Subject: Re: Water Demand and Irrigation Posted: 4/11/2017 Viewed: 1219 times
Let me start out by explaining how the upper and lower thresholds work for determining irrigation in WEAP (the relationship between water demand and irrigation). Think of the upper threshold as your goal for soil moisture, but your system has ability to tolerate less soil moisture (but only until the lower threshold).
As your system dries, WEAP won't irrigate until your soil moisture reaches the lower threshold. Then WEAP will demand enough irrigation water to bring the system soil moisture back up to the upper threshold.
This is an imperfect calculation because there are other processes happening at the same time - for example, if there is precipitation in the same time step, the soil moisture in the next time step (after irrigation) will probably have overshot the upper threshold by at least little bit.
So many things matter here. You can imagine that if you have a large gap between the upper and lower thresholds, WEAP will irrigate only occasionally, but in very large amounts. Conversely, if you have a small gap between your upper and lower threshold, the system will frequently demand small amounts of irrigation. It also matters where the gap is: A gap between 10%-20% will demand less water than a gap between 80%-90%.
To answer to your question, you say you have calibrated your upper and lower thresholds. To me that means you already have data for irrigation, and your model matches that data. Is that right?
And you're saying that the map results shows double the amount of irrigation? Are you looking at the same months for your comparison? The map will default to showing you the first time step of your model. Are you looking at water demand results for both?
To answer the last question, if there is no constraint in water supply *for the time step in question* and no constraint on transmission link capacity, the flow should be the amount of water demand. Notice that the Supply Requirement (another result - the water that must be withdrawn from the source to supply demand) will be more to account for the losses in your system.

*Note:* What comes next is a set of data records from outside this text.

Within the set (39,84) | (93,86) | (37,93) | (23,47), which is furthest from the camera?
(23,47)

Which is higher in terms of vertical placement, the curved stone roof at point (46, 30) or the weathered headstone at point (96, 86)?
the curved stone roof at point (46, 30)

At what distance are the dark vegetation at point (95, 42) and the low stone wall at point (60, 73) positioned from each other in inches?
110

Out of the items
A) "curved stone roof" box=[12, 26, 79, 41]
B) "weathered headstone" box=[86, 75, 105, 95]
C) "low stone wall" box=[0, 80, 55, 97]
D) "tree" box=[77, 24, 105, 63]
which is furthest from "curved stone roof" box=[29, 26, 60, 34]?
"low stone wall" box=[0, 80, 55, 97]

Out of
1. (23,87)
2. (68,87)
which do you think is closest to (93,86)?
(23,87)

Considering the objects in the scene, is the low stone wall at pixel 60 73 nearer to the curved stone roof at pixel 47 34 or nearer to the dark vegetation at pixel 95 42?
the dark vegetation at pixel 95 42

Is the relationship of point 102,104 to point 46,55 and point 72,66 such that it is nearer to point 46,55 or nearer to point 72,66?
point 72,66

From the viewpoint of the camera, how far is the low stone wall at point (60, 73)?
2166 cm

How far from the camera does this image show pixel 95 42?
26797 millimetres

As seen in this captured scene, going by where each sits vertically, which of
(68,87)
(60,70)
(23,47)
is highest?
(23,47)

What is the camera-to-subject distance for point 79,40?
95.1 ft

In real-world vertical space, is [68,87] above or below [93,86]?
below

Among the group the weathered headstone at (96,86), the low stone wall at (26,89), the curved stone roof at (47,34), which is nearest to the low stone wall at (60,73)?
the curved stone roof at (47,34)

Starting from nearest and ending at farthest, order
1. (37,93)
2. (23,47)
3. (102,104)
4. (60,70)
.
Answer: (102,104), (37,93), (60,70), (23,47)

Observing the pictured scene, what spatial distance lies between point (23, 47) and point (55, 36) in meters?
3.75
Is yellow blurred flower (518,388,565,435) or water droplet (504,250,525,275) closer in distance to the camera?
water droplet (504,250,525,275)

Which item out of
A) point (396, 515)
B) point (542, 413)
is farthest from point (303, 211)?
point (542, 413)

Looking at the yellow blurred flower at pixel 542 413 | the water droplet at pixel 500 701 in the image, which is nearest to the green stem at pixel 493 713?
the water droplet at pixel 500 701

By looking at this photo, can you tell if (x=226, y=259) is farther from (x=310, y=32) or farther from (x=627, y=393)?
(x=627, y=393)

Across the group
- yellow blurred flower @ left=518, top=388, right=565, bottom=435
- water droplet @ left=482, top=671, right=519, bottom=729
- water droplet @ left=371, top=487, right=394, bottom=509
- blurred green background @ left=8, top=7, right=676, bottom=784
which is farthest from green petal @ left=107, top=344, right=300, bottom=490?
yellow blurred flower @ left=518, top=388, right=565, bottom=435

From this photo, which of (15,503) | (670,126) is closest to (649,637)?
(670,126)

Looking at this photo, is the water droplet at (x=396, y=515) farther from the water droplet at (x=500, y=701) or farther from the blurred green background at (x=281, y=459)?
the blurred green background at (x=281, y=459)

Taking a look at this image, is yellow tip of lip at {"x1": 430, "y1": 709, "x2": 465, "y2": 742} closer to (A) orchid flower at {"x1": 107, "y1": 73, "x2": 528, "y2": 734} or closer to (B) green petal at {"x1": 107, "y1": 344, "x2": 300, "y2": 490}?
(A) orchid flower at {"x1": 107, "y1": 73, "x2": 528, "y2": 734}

Subject: Re: Water Demand and Irrigation Posted: 4/13/2017 Viewed: 1212 times
Thank you very much for your answer and patience. I don't notice exactly about the issue. If the model is calibrated correctly for irrigation systems according to upper and lower thresholds and compare the results in the result map annually, should water demand is equal irrigation or not?
Water demand is usually equal to or smaller or larger irrigation?
Is the irrigation same water demand?
Subject: Re: Water Demand and Irrigation Posted: 4/13/2017 Viewed: 1208 times
So think about the structure of the catchment in WEAP. When you first build a catchment, the General Menu asks you "includes irrigated areas?" If you don't click that box, then the catchment has no demand priority, because it has no demand - it's an area modeling how rain turns into streamflow, and it's colored green, like the other supplies in WEAP.
However, as soon as you say that you'll model irrigation, the catchment also becomes a demand, because it has demand for irrigation water. Therefore, in a *catchment*, the irrigation demand is the water demand for that node.
Catchment irrigation is just one type of demand in your WEAP system. You may have many others. So just remember that all catchment demand is irrigation, but there can be other types of demand elsewhere.
Subject: Re: Water Demand and Irrigation Posted: 4/13/2017 Viewed: 1201 times
Thank you very much for your comprehensive answers.